The controller according to claim 5, wherein the processor is specifically configured to determine, according to the i and N, and a preset association relationship, the number of the second level fault domain, The association relationship is that the number of the second level fault domain is equal to the product of the N and the random number plus the i, and the obtained sum is, wherein the random number is a positive integer greater than or equal to 1. And the random number does not exceed the number of the second level fault domains included in the storage device divided by the N to obtain the quotient.

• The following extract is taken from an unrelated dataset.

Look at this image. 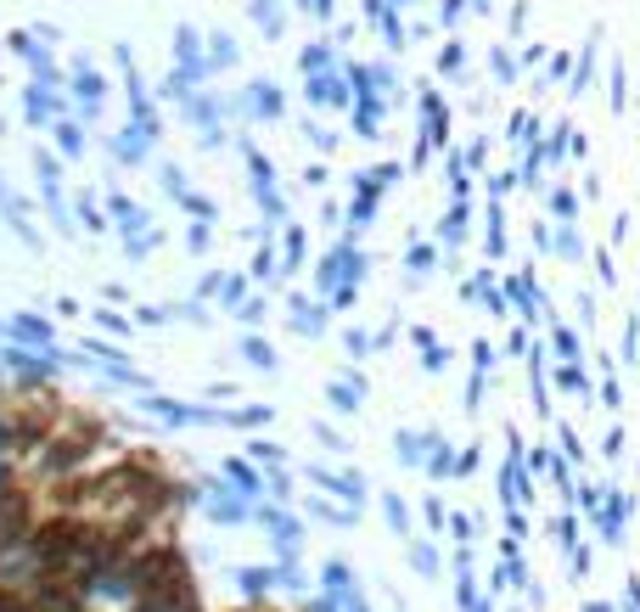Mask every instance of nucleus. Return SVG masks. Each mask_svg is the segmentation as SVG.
Listing matches in <instances>:
<instances>
[{"label":"nucleus","instance_id":"2","mask_svg":"<svg viewBox=\"0 0 640 612\" xmlns=\"http://www.w3.org/2000/svg\"><path fill=\"white\" fill-rule=\"evenodd\" d=\"M29 534V494L12 489V478H0V551H12Z\"/></svg>","mask_w":640,"mask_h":612},{"label":"nucleus","instance_id":"1","mask_svg":"<svg viewBox=\"0 0 640 612\" xmlns=\"http://www.w3.org/2000/svg\"><path fill=\"white\" fill-rule=\"evenodd\" d=\"M135 579V612H203L192 595V573L169 545H152L130 562Z\"/></svg>","mask_w":640,"mask_h":612}]
</instances>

7. A controller according to claim 5 or claim 6 wherein:

The processor is further configured to save a correspondence between the first hierarchical fault domain and the determined second hierarchical fault domain; When the access frequency of the data block is lower than the preset threshold, the processor is further configured to migrate the data block from the determined second-level fault domain according to the correspondence relationship The first level of fault domain.

The controller according to any one of claims 5-7, wherein the processor is further configured to receive the target data, and determine the target data in the storage device according to a preset rule. The number of copies saved in the file is N; the controller copies the target data to generate N copies of the target data.

A data migration device, wherein the data migration device is located in a controller of a storage device, the storage device includes at least the controller, a first hierarchical disk set, and a second hierarchical disk set, The first level disk set includes a first level fault domain, the second level disk set includes at least two second level fault domains; the storage device stores N pieces of target data, and N is a positive integer greater than 1. The N is smaller than the number of the first level fault domains, and the N is smaller than the number of the second level fault domains; the data migration device includes:

a statistics module, configured to calculate an access frequency of the data block in the first level fault domain, where the data block includes an i-th target data, where i is an integer greater than or equal to zero, and, i<N; a determining module, Determining, in the second hierarchical disk set, a second level fault domain of the data block to be stored when the access frequency of the data block reaches a preset threshold, the determined second level fault domain The target data is not saved;

The device according to claim 9, wherein the determining module is specifically configured to determine a number of the second level fault domain according to the i and N, and a preset association relationship, The association relationship is that the number of the second level fault domain is equal to the product of the N and the random number plus the i, thereby obtaining a sum, wherein the random number is a positive integer greater than or equal to 1, and The random number does not exceed the number of the second level fault domains included in the storage device divided by the N to obtain the quotient.

The device according to claim 9, further comprising: a saving module, configured to save a correspondence between the first hierarchical fault domain and the determined second hierarchical fault domain;

12. Apparatus according to any of claims 9-11, further comprising:

a receiving module, configured to receive the target data, and determine, according to a preset rule, that the number of copies of the target data in the storage device is N;

And a copy module, configured to copy the target data to generate N pieces of the target data.